● **Exercise task**
Copy the data from its beginning through the line containing "2.31 metres", inclusive, substituting "viewer" for every occurrence of "camera" and leaving all else unchanged.

[Data listing]
=====

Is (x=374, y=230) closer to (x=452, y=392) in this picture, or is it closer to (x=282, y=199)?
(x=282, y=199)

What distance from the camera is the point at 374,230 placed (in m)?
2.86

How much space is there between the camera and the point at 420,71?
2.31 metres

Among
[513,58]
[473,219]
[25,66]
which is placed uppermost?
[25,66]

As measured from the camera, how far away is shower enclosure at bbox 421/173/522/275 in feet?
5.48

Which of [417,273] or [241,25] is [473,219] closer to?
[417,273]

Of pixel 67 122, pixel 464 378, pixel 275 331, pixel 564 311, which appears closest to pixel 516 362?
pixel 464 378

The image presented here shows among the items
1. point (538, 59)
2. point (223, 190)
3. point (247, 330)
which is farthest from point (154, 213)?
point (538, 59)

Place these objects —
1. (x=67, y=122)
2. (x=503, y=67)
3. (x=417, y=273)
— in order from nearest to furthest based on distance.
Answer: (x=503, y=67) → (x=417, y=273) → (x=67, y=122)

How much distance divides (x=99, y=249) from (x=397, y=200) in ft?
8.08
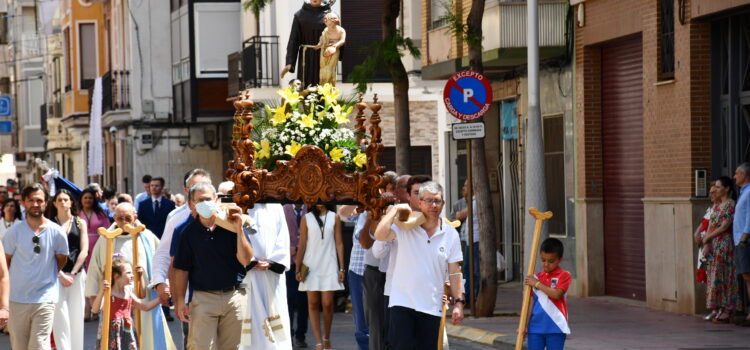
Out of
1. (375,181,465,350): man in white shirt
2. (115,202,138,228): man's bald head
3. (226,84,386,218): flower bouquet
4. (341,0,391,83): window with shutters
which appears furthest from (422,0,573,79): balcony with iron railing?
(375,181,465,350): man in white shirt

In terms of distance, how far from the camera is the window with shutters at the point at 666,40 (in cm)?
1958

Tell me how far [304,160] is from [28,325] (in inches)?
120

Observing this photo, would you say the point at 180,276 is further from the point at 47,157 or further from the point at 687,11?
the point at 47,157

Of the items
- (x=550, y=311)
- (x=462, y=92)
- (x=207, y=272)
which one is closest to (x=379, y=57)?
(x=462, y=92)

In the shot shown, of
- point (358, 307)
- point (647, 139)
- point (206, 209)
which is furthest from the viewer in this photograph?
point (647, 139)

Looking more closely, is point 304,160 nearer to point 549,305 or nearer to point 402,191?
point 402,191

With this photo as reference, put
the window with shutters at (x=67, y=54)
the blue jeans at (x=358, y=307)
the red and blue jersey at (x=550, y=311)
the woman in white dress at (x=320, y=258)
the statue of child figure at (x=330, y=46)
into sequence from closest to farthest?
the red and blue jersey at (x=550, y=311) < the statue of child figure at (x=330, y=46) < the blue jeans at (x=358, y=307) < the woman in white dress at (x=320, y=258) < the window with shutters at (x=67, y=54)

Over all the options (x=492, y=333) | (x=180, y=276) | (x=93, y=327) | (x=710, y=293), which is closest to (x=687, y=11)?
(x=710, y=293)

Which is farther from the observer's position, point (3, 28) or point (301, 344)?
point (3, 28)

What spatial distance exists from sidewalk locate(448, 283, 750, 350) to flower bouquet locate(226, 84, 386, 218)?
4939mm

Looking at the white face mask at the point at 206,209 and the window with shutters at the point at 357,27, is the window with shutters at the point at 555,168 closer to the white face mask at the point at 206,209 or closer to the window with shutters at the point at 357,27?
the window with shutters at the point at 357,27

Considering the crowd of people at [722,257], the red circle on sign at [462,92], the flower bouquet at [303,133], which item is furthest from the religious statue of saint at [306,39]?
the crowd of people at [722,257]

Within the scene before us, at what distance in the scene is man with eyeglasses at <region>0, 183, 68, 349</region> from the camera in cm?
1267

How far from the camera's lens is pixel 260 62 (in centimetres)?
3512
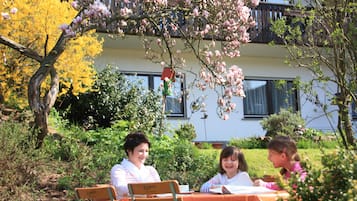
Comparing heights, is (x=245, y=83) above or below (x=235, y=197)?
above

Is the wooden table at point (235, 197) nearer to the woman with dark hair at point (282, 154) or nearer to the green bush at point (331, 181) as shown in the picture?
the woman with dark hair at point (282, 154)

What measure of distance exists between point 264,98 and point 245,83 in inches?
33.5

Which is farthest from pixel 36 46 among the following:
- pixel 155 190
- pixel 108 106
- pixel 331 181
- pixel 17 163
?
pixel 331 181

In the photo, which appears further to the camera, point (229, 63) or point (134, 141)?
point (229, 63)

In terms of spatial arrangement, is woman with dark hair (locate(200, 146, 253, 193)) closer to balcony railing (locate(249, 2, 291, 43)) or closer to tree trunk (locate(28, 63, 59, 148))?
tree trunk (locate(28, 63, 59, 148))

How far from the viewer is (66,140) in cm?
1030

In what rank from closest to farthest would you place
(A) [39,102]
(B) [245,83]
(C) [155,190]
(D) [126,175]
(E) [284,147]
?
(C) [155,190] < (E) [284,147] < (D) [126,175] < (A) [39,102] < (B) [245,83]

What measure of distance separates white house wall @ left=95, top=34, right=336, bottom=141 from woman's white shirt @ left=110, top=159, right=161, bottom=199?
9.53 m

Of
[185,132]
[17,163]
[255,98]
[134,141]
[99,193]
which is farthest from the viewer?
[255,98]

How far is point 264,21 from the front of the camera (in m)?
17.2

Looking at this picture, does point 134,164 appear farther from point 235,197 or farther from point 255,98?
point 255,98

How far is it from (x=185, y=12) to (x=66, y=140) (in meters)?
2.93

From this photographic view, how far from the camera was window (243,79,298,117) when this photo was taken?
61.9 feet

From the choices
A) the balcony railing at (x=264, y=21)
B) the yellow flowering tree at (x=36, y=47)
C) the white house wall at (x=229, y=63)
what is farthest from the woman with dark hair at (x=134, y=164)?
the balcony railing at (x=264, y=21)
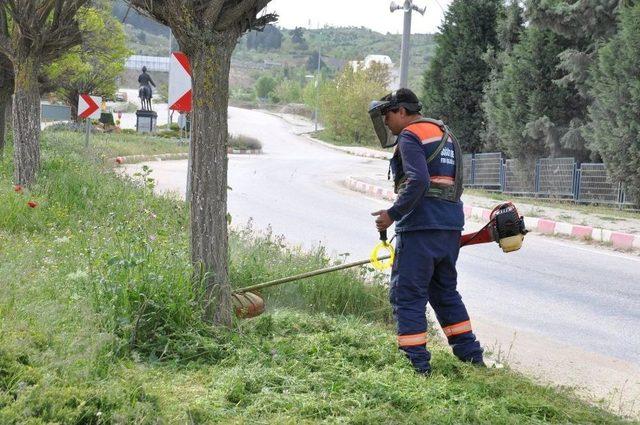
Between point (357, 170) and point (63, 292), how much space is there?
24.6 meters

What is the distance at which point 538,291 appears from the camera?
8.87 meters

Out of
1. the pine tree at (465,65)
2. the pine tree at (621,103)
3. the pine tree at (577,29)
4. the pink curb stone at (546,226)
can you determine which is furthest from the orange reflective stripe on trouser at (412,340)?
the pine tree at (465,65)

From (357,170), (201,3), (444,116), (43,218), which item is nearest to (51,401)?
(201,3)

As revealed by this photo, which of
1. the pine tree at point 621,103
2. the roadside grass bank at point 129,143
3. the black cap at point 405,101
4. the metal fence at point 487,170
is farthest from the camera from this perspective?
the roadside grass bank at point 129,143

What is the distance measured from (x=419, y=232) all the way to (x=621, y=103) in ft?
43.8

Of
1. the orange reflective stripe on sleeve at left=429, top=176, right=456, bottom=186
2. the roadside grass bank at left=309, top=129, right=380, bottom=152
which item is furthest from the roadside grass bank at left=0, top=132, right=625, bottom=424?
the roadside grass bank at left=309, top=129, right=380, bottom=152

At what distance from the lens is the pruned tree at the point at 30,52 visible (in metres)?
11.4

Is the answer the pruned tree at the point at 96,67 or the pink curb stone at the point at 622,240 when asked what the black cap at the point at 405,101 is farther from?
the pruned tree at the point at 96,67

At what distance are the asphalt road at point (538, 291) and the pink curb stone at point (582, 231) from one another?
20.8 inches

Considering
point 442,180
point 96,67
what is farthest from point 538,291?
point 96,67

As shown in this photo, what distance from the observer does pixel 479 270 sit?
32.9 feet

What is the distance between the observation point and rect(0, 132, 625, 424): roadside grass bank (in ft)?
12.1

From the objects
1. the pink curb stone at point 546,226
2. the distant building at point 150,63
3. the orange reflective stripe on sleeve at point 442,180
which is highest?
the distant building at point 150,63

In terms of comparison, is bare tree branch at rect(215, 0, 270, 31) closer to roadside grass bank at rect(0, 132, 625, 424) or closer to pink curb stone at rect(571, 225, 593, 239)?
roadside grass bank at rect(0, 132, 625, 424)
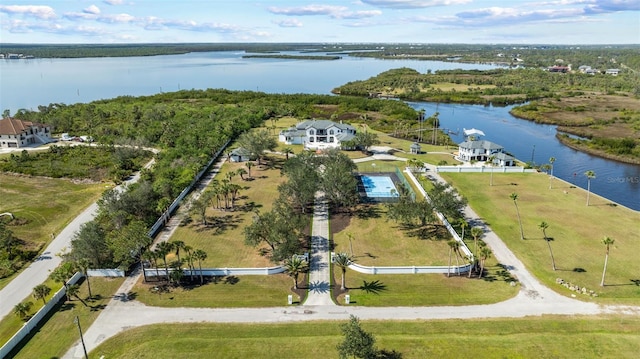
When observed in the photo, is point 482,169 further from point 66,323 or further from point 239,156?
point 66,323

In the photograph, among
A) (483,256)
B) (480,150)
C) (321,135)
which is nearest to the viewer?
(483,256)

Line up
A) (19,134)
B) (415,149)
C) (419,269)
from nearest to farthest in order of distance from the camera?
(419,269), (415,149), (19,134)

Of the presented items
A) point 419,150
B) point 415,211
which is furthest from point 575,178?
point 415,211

=====

● **Exercise solution**
Is (x=374, y=230) closer to (x=452, y=392) in this picture, or is it closer to (x=282, y=199)?
(x=282, y=199)

What distance from the viewer is the point at 374,230 placed (in m)?
2.86

How much space is there between the viewer and the point at 420,71?
2.31 metres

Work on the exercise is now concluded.